**Data for the task**
· · · ·

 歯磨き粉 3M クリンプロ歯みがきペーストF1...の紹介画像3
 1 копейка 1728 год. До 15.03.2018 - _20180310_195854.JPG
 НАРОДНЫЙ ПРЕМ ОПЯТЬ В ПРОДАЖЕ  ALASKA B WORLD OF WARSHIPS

· · · ·

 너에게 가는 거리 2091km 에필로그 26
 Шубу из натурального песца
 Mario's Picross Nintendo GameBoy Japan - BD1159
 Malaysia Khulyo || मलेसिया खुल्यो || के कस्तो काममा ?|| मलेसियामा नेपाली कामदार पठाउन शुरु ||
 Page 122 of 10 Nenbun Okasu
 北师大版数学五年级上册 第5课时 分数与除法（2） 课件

· · · ·

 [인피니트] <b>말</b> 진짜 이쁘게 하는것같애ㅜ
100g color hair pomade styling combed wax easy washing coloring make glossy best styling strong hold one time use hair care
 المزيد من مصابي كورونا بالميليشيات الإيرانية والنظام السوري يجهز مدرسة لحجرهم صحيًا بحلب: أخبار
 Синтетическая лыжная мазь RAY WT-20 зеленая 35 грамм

· · · ·

**Your task**
Rewrite the material from the line with "[인피니트] <b>말</b> 진짜 이쁘게 하는것같애ㅜ" up to and including the line with "المزيد من مصابي" as a Markdown table with the columns No. and Text, one numbered row per line and no blank lines.

**Answer to the exercise**
| No. | Text |
|---|---|
| 1 |  [인피니트] <b>말</b> 진짜 이쁘게 하는것같애ㅜ |
| 2 | 100g color hair pomade styling combed wax easy washing coloring make glossy best styling strong hold one time use hair care |
| 3 |  المزيد من مصابي كورونا بالميليشيات الإيرانية والنظام السوري يجهز مدرسة لحجرهم صحيًا بحلب: أخبار |